MySQL: Import CSV, not using LOAD DATA

MySQL: Import CSV, not using LOAD DATA

https://ift.tt/339yFDb

All over the Internet people are having trouble getting LOAD DATA and LOAD DATA LOCAL to work. Frankly, do not use them, and especially not the LOCAL variant. They are insecure, and even if you get them to work, they are limited and unlikely to do what you want. Write a small data load program as shown below.

Not using LOAD DATA LOCAL

The fine manual says:

The LOCAL version of LOAD DATA has two potential security issues:

  • Because LOAD DATA LOCAL is an SQL statement, parsing occurs on the server side, and transfer of the file from the client host to the server host is initiated by the MySQL server, which tells the client the file named in the statement. In theory, a patched server could tell the client program to transfer a file of the server’s choosing rather than the file named in the statement. Such a server could access any file on the client host to which the client user has read access. (A patched server could in fact reply with a file-transfer request to any statement, not just LOAD DATA LOCAL, so a more fundamental issue is that clients should not connect to untrusted servers.)

  • In a Web environment where the clients are connecting from a Web server, a user could use LOAD DATA LOCAL to read any files that the Web server process has read access to (assuming that a user could run any statement against the SQL server). In this environment, the client with respect to the MySQL server actually is the Web server, not a remote program being run by users who connect to the Web server.

The second issue in reality means that if the web server has a suitable SQL injection vulnerability, the attacker may use that to read any file the web server has access to, bouncing this through the database server.

In short, never use (or even enable) LOAD DATA LOCAL.

  • local_infile is disabled in the server config, and you should keep it that way.
  • client libraries are by default compiled with ENABLED_LOCAL_INFILE set to off. It can still be enabled using a call to the mysql_options() C-API, but never do that.
  • 8.0.21+ places additional restrictions on this, to prevent you from being stupid (that is, actually enabling this anywhere).

Not using LOAD DATA

The LOAD DATA variant of the command assumes that you place a file on the database server, into a directory in the file system of the server, and load it from there. In the age of “MySQL as a service” this is inconvenient to impossible, so forget about this option, too.

If you were able to do place files onto the system where your mysqld lives,

  • your user needs to have FILE as a privilege, a global privilege (GRANT FILE TO ... ON *.*)
  • the server variable secure_file_priv needs to be set to a directory name, and that directory needs to be world-readable. LOAD DATA and SELECT INTO OUTFILE work only with filenames below this directory. Setting this variable requires a server restart, this is not a dynamic variable (on purpose).

Note that the variable can be NULL (this is secure in the sense that LOAD DATA is disabled) or empty (this is insecure in that there are no restrictions).

There is nothing preventing you from setting the variable to /var/lib/mysql or other dumb locations which would expose vital system files to load and save operations. Do not do this.

#### Exercises to complete:
- a) Copy the MySQL import article between "In short, never" and "this option, too.", inclusive, replacing "server" with "host" throughout.
- b) Keep writing the MySQL import article, picking up right after its last sentence.
The listing has nothing to do with this.

#### Recorded information:
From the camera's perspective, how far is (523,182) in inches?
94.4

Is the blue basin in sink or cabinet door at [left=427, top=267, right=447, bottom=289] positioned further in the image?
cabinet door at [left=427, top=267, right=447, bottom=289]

#### Answers in order:
- a)
In short, never use (or even enable) LOAD DATA LOCAL.

  • local_infile is disabled in the host config, and you should keep it that way.
  • client libraries are by default compiled with ENABLED_LOCAL_INFILE set to off. It can still be enabled using a call to the mysql_options() C-API, but never do that.
  • 8.0.21+ places additional restrictions on this, to prevent you from being stupid (that is, actually enabling this anywhere).

Not using LOAD DATA

The LOAD DATA variant of the command assumes that you place a file on the database host, into a directory in the file system of the host, and load it from there. In the age of “MySQL as a service” this is inconvenient to impossible, so forget about this option, too.

- b)
Also, a location such as /tmp or any other world-writeable directory would be dumb: Use a dedicated directory that is writeable by the import user only, and make sure that it is world-readable in order to make the command work.

Better: Do not use this command at all (and set secure_file_priv to NULL).

Using data dump and load programs instead

We spoke about dumping a schema into CSV files in Export the entire database to CSV already.

To complete the discussion we need to provide a way to do the inverse and load data from a CSV file into a table.

The full code is in load.py.

The main idea is to open a .csv file with csv.reader, and then iterate over the rows. For each row, we execute an INSERT statement, and every few rows we also COMMIT.

In terms of dependencies, we rely on MySQLdb and csv:

import MySQLdb
import csv

We need to know the name of a table, and the column names of that table (in the order in which they appear).

We should also make sure we can change the delimiter and quoting character used by the CSV, and make the commit interval variable.

Finally, we need to be able to connect to the database.

# table to load into
table = "data"

# column names to load into
columns = [
    "id",
    "d",
    "e",
]

# formatting options
delimiter = ","
quotechar = '"'

# commit every commit_interval lines
commit_interval = 1000

# connect to database, set mysql_use_results mode for streaming
db_config = dict(
    host="localhost",
    user="kris",
    passwd="geheim",
    db="kris",
)

From this, we can build a database connection and an INSERT statement, using the table name and column names:

db = MySQLdb.connect(**db_config)

# build a proper insert command
cmd = f"insert into {table} ( "
cmd += ", ".join(columns)
cmd += ") values ("
cmd += "%s," * len(columns)
cmd = cmd[:-1] + ")"
print(f"cmd = {cmd}")

The actual code is then rather simple: Open the CSV file, named after the table, and create a csv.reader(). Using this, we iterate over the rows.

For each row, we execute the insert statement.

Every commit_interval rows we commit, and for good measure we also commit after finishing, to make sure any remaining rows also get written out.

with open(f"{table}.csv", "r") as csvfile:
    reader = csv.reader(csvfile, delimiter=delimiter, quotechar=quotechar)

    c = db.cursor()
    counter = 0

    # insert the rows as we read them
    for row in reader:
        c.execute(cmd, row)

        # ever commit_interval we issue a commit
        counter += 1
        if (counter % commit_interval) == 0:
            db.commit()

    # final commit to the remainder
    db.commit()

And that it. That’s all the code.

  • No FILE privilege,
  • No special permissions besides insert_priv into the target table.
  • No config in the database.
  • No server restart to set up the permissions.

And using Python’s multiprocessing, you could make it load multiple tables in parallel or chunk a very large table and load that in parallel – assuming you have database hardware that could profit from any of this.

In any case – this is simpler, more secure and less privileged than any of the broken LOAD DATA variants.

Don’t use them, write a loader program.

Let’s run it. First we generate some data, using the previous example from the partitions tutorial:

(venv) kris@server:~/Python/mysql$ mysql-partitions/partitions.py setup-tables
(venv) kris@server:~/Python/mysql$ mysql-partitions/partitions.py start-processing
create p2 reason: not enough partitions
cmd = alter table data add partition ( partition p2 values less than ( 20000))
create p3 reason: not enough partitions
cmd = alter table data add partition ( partition p3 values less than ( 30000))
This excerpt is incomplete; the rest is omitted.